How to drop 57V to 54V?

Discussion in 'General Electronics Chat' started by SenorFred, Feb 3, 2015.

  1. SenorFred

    Thread Starter New Member

    Feb 3, 2015
    I have a similar (sort of ) question. I have a DC battery charger that puts out 57.1 volts and can deliver a maximum of 3 amps. I want to use it to charge a battery pack to which I only want to apply 54.6 volts. Rather than try to mod the charger, is it feasible to put a resistor or a rheostat or other on the positive output leg of the charger to drop the voltage by (57.1-54.6) 2.5 volts to the load (battery being charged)?
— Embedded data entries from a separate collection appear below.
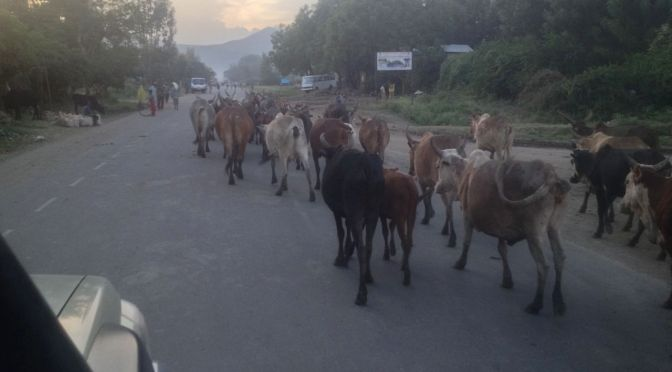 Ethiopia cows on the road to mekele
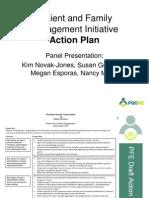 PQCNC PFE LS1 Action Plan Panel 20130904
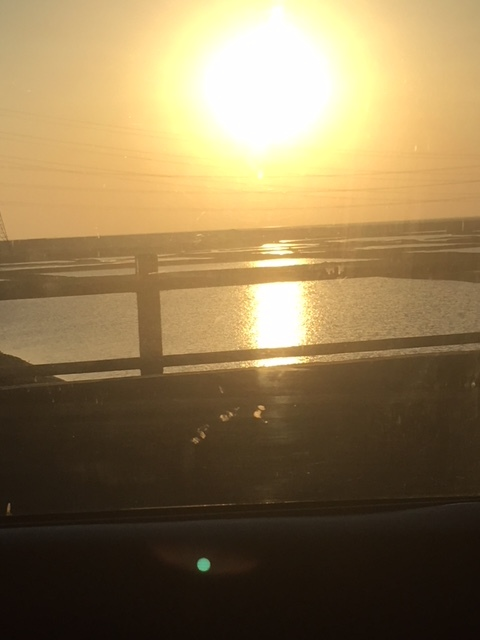 Dawn over salt pans en route to Saurashtra coast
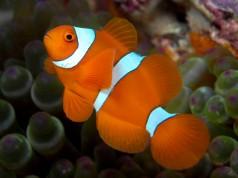 Golden Spine-Cheeked Anemonefish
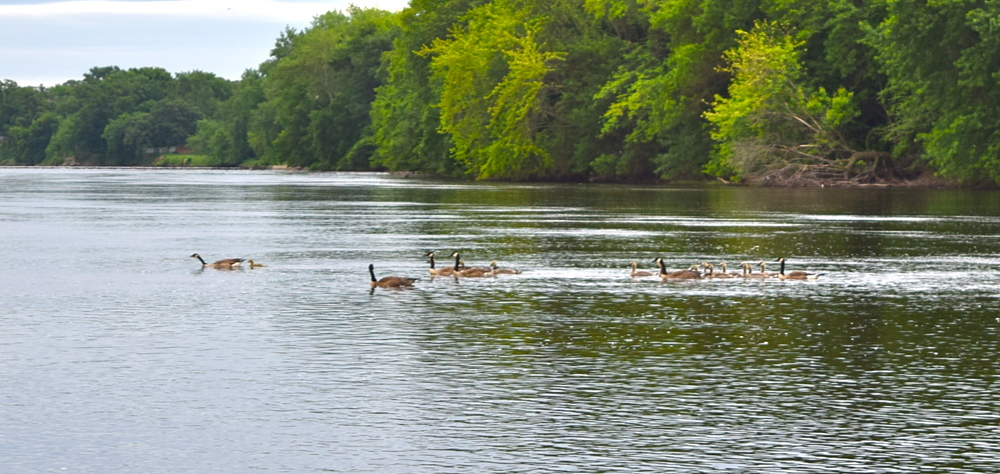 A family of geese on the Mississippi.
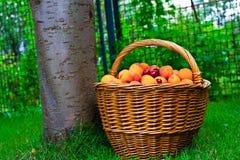 abrikoos Stock Foto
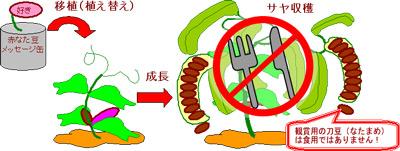 缶入りメッセージ豆(なたまめ)は食用ではありません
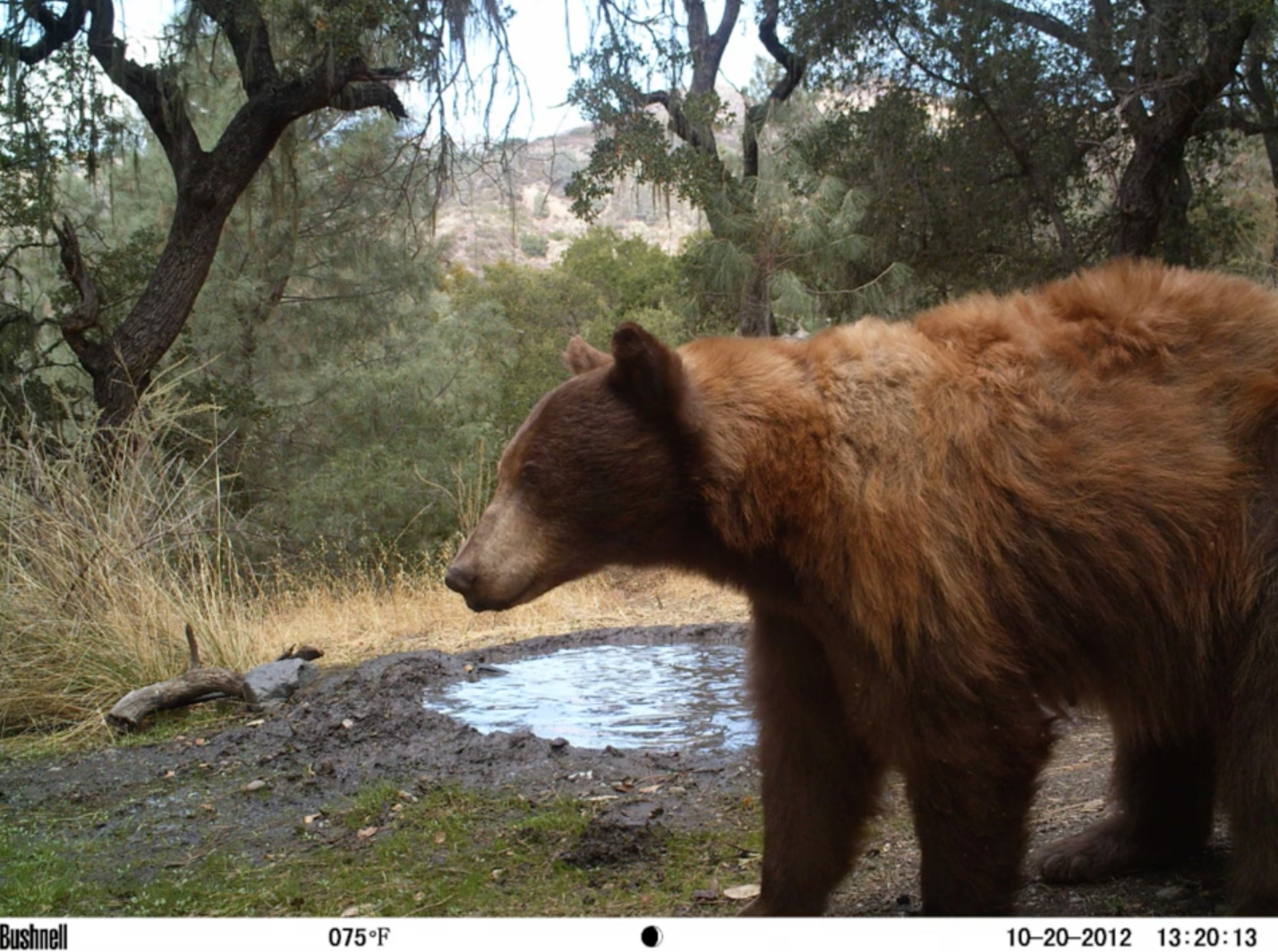 camera trap analysis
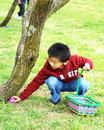 A Boy Picks Up Easter Eggs Stock Photography - 12621112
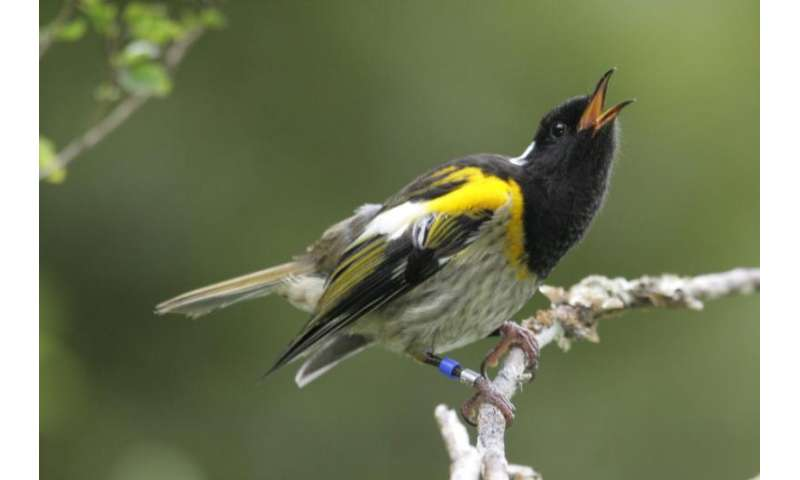 Vagrant bachelors could save rare bird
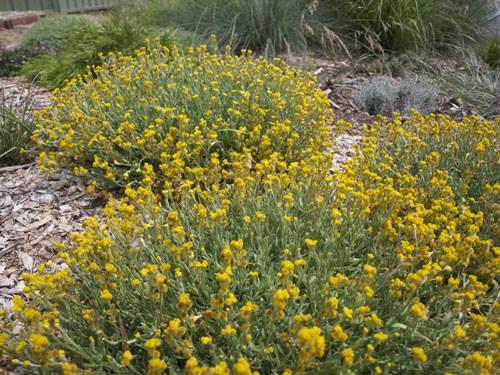 Yellow buttons chrysocephalum apiculatum saving our trees yellow buttons chrysocephalum apiculatum an australian native groundcover that thrives on neglect butterflies mightylinksfo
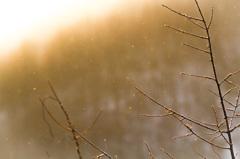黄金の粉雪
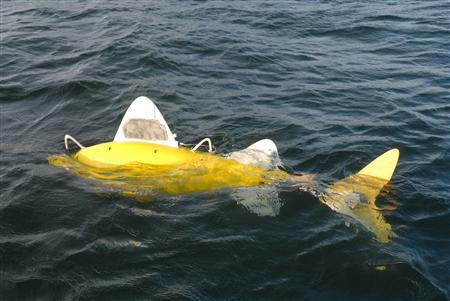 The SHOAL robotic fish, a state-of-the-art pollution monitoring system, is seen in this undated handout photo. REUTERS/SHOAL Consortium/Handout
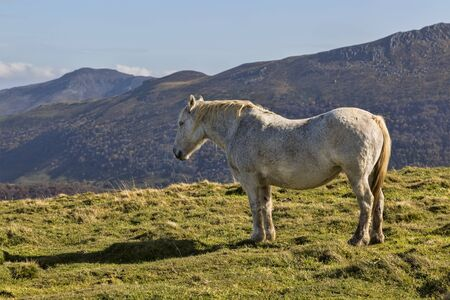 cantal: Profile of a wild gray horse in mountains.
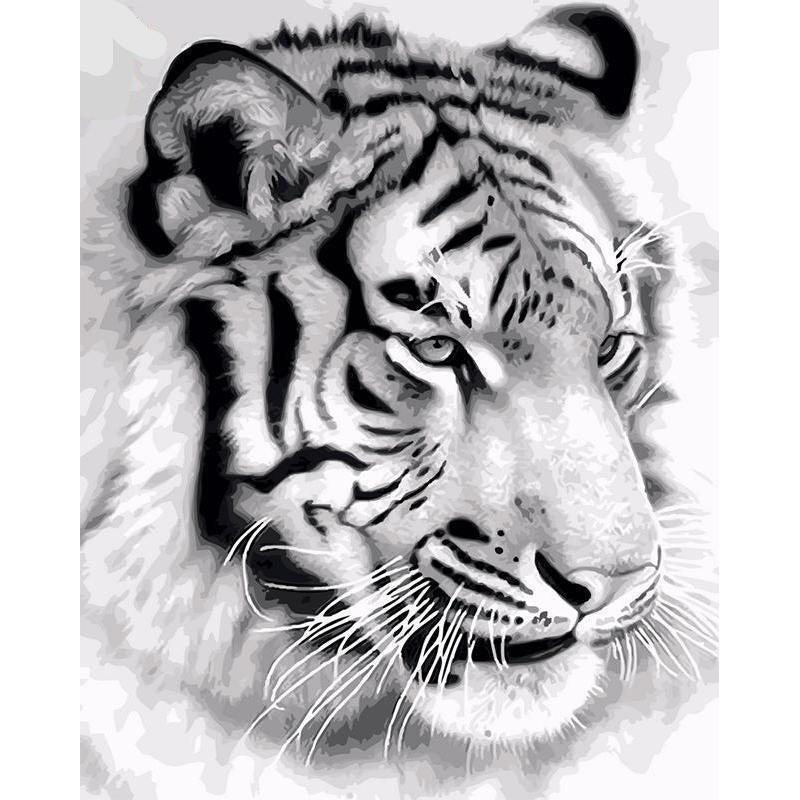 DIY Paint by Number kit for Adults on Canvas-White Tiger-40x50cm (16x20inches)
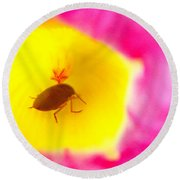 Round Beach Towel featuring the photograph Bug In Pink And Yellow Flower  by Ben and Raisa Gertsberg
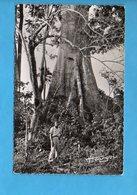 GAB 12 - Gabon - Flore Africaine - Le Fromager - Gabon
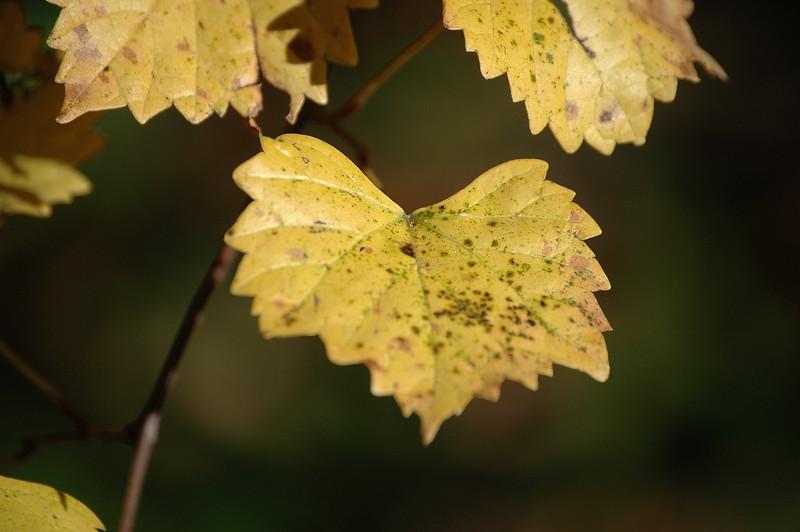Fall Color 018.jpg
    Being a novice, I would assume resistance of 2.5/3.0 = .83 ohms? but capable of handling (2.5 x 3.0) = 7.5 watts? If so, what would be the best type to buy for this? Or am I out to lunch on this approach?
  2. MaxHeadRoom


    Jul 18, 2013
    Place 3 or 4 rectifiers of a suitable rating in series with the supply.
    planeguy67 likes this.
  3. Reloadron

    Well-Known Member

    Jan 15, 2015
    These sort of questions go much better when the battery pack in question is better described as in type of batteries, manufacturer and manufacturer's part number (when available) and all data known about the battery or battery pack. My thinking here is we call a standard automotive battery a 12 Volt battery when in reality it consist of six cells of 2.1 Volts per cell (when charged) making it actually a 12.6 Volt battery. That same 12.6 volt battery is typically charged at about 13.6 to 13.8 Volts. There is more to it but you get the idea. Now if you have a battery pack you want to apply 54.6 Volts to and you have a charger outputting 57.1 Volts and you are sure this is what you want to do and understand the charge voltage for your battery pack and type then the best method is to do as MaxHeadRoom suggest and "Place 3 or 4 rectifiers of a suitable rating in series with the supply".

  4. MrChips


    Oct 2, 2009
    A thread belongs to the Thread Started. Please do not hijack someone's thread. Here you have your own thread.
  5. GopherT

    AAC Fanatic!

    Nov 23, 2012
    Was the 57.1 volts measure when it was connected or disconnected from the battery pack?
    Also, if measured with batteries connected, was the 51 7 volts measured when the batteries were fully charged or fairly discharged?
  6. MikeML

    AAC Fanatic!

    Oct 2, 2009
    This circuit will provide an adjustable, precise voltage drop greater than 2.495V between the top rail (Vo) and the bottom rail (unnamed). Note that if the drop is 3V at your specified 3A, the power dissipation is 9W, which requires a big heat sink regardless of how you do it, on the PNP, diodes, or a resistor.

  7. alfacliff

    Well-Known Member

    Dec 13, 2013
    do not use a resistor the voltage drop across a fixed resistance will change as the battery charges up and the current load decreases. the current will not always be 3 amps.
  8. mcgyvr

    AAC Fanatic!

    Oct 15, 2009
    I always wonder how a "novice" gets into these situations in the first place..
    Not to mention how they determine that they need (or think they need) exactly 54.6V to charge a battery.
    Nor how they find (or think they have) a battery charger that puts out 57.1V exactly..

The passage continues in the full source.